Bibliographic record
Abstract
Cronbach’s α is the most widely reported metric of the reliability of psychological measures. Decisions about an observed α’s adequacy are often made using rule-of-thumb thresholds, such as α of at least .70. Such thresholds can put pressure on researchers to make their measures meet these criteria, similar to the pressure to meet the significance threshold with p values. We examined whether α values reported in the psychology literature are inflated at the rule-of-thumb thresholds (αs = .70, .80, .90) because of, for example, overfitting to in-sample data (α-hacking) or publication bias.

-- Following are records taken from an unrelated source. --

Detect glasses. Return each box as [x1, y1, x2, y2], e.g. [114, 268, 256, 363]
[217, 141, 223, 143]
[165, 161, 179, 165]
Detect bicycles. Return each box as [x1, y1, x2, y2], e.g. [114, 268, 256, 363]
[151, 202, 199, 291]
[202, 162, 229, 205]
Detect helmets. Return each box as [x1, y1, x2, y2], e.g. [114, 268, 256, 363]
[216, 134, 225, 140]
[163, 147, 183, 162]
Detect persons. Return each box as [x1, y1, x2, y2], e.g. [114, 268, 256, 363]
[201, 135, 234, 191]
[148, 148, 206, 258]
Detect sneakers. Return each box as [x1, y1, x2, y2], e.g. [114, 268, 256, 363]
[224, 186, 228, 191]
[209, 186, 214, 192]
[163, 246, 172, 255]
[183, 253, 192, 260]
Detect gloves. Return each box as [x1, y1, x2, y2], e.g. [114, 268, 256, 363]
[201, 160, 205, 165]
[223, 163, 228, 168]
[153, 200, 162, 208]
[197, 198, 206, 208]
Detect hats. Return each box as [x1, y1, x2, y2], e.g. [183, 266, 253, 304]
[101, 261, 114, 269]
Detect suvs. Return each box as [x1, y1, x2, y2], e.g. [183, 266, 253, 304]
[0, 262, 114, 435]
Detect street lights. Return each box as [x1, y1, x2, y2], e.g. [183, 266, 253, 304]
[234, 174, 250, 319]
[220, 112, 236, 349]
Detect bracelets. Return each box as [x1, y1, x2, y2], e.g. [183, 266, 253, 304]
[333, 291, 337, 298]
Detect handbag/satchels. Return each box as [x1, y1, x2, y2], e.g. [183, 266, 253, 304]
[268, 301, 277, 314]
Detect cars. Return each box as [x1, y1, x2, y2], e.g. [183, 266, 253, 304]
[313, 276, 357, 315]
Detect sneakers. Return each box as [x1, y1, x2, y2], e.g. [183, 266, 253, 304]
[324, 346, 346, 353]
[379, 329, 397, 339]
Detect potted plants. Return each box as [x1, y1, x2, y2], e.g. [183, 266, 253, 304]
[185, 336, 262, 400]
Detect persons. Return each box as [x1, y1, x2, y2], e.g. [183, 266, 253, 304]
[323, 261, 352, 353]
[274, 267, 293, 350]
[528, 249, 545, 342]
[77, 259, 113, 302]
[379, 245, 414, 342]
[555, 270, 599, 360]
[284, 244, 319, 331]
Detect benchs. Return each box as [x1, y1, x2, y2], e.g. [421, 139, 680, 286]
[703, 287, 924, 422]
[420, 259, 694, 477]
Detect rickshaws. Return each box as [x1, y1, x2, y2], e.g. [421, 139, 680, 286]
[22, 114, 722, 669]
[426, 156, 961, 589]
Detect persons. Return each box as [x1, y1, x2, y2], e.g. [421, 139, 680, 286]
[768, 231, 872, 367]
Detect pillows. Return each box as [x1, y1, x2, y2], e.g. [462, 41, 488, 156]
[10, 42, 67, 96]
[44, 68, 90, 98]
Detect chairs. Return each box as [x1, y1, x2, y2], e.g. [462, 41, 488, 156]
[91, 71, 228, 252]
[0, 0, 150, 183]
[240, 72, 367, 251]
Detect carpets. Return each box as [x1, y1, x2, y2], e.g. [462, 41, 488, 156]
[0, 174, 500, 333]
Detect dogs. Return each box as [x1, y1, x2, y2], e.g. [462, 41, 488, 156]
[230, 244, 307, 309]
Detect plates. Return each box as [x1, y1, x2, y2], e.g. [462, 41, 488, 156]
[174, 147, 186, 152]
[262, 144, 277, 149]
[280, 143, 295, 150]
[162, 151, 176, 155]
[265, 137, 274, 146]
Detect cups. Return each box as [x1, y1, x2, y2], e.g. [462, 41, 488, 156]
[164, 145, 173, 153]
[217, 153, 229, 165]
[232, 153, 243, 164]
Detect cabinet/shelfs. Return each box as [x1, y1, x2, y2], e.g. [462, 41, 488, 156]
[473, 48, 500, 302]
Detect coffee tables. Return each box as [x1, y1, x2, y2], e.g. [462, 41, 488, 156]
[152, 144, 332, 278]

We extracted reported α values from three very large data sets covering the general psychology literature (> 30,000 α values taken from > 74,000 published articles in American Psychological Association [APA] journals), the industrial and organizational (I/O) psychology literature (> 89,000 α values taken from > 14,000 published articles in I/O journals), and the APA’s PsycTests database, which aims to cover all psychological measures published since 1894 (> 67,000 α values taken from > 60,000 measures). The distributions of these values show robust evidence of excesses at the α = .70 rule-of-thumb threshold that cannot be explained by justifiable measurement practices. We discuss the scope, causes, and consequences of α-hacking and how increased transparency, preregistration of measurement strategy, and standardized protocols could mitigate this problem.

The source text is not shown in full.